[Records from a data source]

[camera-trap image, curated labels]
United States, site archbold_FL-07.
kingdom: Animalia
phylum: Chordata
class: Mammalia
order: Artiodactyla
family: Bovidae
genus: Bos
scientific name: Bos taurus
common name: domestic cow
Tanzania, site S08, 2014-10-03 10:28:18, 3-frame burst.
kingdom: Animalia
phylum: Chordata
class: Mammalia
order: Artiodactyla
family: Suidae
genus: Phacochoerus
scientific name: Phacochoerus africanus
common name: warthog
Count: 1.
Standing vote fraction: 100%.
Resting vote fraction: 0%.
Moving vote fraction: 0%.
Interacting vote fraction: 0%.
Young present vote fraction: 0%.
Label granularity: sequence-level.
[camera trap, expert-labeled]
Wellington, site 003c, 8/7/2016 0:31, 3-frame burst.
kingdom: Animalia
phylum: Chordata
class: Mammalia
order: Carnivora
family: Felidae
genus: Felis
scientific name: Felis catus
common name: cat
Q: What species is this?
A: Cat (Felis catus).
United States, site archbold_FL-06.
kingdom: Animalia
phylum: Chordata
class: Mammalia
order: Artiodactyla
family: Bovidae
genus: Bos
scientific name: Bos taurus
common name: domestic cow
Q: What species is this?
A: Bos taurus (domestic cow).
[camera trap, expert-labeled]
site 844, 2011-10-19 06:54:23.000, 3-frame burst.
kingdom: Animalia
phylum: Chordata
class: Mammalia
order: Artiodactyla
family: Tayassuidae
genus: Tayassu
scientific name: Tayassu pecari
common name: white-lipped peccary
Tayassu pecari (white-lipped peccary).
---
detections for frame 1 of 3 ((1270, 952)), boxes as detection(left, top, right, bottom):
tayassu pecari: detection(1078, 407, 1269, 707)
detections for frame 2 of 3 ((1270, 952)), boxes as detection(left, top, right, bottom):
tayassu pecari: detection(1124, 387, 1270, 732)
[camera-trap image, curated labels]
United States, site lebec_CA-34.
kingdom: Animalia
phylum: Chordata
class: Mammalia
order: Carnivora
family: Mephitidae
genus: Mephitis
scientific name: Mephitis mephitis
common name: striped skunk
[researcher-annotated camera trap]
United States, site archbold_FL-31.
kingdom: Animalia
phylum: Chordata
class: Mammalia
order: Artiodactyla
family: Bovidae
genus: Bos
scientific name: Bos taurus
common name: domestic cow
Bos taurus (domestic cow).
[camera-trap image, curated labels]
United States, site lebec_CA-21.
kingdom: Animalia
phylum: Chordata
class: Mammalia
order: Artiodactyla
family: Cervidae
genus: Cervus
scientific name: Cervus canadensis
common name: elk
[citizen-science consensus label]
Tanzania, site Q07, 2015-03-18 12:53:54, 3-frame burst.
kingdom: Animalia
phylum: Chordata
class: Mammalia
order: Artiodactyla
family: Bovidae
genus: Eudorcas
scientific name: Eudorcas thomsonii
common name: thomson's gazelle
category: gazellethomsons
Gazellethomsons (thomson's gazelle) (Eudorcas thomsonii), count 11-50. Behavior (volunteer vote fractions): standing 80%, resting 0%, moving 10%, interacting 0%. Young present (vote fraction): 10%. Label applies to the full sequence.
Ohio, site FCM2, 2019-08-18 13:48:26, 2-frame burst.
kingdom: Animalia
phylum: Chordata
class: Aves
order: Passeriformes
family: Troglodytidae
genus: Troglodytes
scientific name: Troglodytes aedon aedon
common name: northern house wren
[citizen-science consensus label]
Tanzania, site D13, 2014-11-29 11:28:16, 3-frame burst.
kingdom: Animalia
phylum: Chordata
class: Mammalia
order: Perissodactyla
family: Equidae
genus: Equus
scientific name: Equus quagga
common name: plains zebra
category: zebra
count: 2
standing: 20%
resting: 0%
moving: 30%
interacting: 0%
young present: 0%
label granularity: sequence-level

#### Instructions for the task
Work out how many lines of the data hold the string "burst". State only that number.

#### Solution
6